Könnte mir da jemand sagen, ob das normal ist?

Danke schonmal für eure Antworten!

Guido

----------

## Beforegod

ich dachte bei acpid muss man alles in ner config festlegen ?

Gibts da eine? (er schaut ja auch nach einer battery konfiguration)

[Mon Dec  4 08:13:02 2006] executing action "/etc/acpi/actions/pmg_switch_runlevel.sh battery BAT1 00000080 00000001"

----------

## Kwirl

Ja. Es handelt sich dabei um ein Skript welches anhand der Stromversorgung das runlevel wechselt. Die Meldung sollte eigentlich nur dann kommen, wenn ich die Stromquelle wechsel. Sprich von Batterie auf Netzteil und umgekehrt. Wieso das alle paar Sekunden auftaucht verstehe ich halt nicht.

----------

## Vaarsuvius

kommen die oben von dir geposteten meldungen wenn du

a) am stromnetz haengst und battery drin ist?

b) am stromnetz haengst und battery nicht drin ist?

c) bei akkubetrieb?

kannst du das skript das du benutzt evtl noch posten?

----------

## Kwirl

 *kil wrote:*   

> kommen die oben von dir geposteten meldungen wenn du
> 
> a) am stromnetz haengst und battery drin ist?
> 
> b) am stromnetz haengst und battery nicht drin ist?
> ...

 

Hi,

und danke schonmal für die Antwort.

Die Meldungen kommen immer.
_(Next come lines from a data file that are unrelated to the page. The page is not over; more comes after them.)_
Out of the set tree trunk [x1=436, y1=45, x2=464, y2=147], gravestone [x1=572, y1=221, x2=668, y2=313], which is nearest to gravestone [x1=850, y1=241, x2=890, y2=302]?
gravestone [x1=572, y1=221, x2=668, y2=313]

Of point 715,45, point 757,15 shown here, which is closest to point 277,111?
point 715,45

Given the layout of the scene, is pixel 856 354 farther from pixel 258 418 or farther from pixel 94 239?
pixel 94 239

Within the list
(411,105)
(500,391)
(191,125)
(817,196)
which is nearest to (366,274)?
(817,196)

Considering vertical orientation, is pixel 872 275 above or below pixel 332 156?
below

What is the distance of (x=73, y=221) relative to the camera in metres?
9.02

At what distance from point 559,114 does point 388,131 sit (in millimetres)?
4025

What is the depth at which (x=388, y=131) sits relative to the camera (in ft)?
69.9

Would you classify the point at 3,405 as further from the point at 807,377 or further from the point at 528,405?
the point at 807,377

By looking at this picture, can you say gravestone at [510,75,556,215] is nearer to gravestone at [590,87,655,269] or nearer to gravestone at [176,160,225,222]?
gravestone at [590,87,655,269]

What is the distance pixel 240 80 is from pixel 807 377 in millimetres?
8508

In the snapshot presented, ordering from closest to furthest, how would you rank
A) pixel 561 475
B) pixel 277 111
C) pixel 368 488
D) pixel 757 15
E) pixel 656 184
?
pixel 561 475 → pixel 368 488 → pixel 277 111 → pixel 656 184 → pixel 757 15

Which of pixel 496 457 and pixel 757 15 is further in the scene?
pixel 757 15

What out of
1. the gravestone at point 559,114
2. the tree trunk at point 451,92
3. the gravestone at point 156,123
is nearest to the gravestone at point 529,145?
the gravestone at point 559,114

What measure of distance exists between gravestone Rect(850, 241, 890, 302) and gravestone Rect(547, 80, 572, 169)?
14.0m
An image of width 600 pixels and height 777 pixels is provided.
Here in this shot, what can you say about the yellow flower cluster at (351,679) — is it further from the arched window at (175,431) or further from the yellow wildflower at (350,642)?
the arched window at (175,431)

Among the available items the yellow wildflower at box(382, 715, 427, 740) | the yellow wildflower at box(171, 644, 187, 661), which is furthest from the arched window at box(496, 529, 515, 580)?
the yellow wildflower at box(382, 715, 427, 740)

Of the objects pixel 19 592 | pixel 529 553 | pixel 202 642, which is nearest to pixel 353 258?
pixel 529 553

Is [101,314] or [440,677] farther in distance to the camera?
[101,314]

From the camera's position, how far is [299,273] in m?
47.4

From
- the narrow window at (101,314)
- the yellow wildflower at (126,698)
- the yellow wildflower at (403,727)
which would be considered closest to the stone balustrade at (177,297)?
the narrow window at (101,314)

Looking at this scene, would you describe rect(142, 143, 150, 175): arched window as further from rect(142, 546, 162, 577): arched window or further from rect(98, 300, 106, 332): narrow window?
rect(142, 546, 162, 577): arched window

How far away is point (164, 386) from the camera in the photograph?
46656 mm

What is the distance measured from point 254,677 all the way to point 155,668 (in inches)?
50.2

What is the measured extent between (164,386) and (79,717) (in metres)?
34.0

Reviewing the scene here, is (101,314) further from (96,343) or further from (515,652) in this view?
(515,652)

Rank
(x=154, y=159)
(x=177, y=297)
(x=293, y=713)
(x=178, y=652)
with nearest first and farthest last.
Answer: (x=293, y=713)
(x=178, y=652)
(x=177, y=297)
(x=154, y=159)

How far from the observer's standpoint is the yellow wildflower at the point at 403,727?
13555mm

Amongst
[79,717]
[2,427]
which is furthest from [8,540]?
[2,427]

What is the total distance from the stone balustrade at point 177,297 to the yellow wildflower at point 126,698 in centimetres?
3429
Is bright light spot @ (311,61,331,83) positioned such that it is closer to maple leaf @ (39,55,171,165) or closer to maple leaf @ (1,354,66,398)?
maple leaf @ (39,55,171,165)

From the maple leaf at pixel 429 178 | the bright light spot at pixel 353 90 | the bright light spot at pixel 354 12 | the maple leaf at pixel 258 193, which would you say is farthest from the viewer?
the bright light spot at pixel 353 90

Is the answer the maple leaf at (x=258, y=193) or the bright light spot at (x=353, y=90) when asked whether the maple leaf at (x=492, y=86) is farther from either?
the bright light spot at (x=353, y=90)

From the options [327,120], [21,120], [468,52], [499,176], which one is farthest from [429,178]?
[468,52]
Egal ob Batterie oder Netzbetrieb. Meinst du mit "nicht drin" ob ich die Batterie ausgebaut habe? Das habe ich natürlich noch nicht. Ich denke mal, dann geht das Laptop auch nicht mehr an.

Hier noch das Skript, welches aber eher nichts mit dem Problem zu tun hat. Dieses wird ja nur bei einem Wechsel gestartet. Vielmehr frage ich mich, wieso der ACPID ständig diese Nachrichten meldet.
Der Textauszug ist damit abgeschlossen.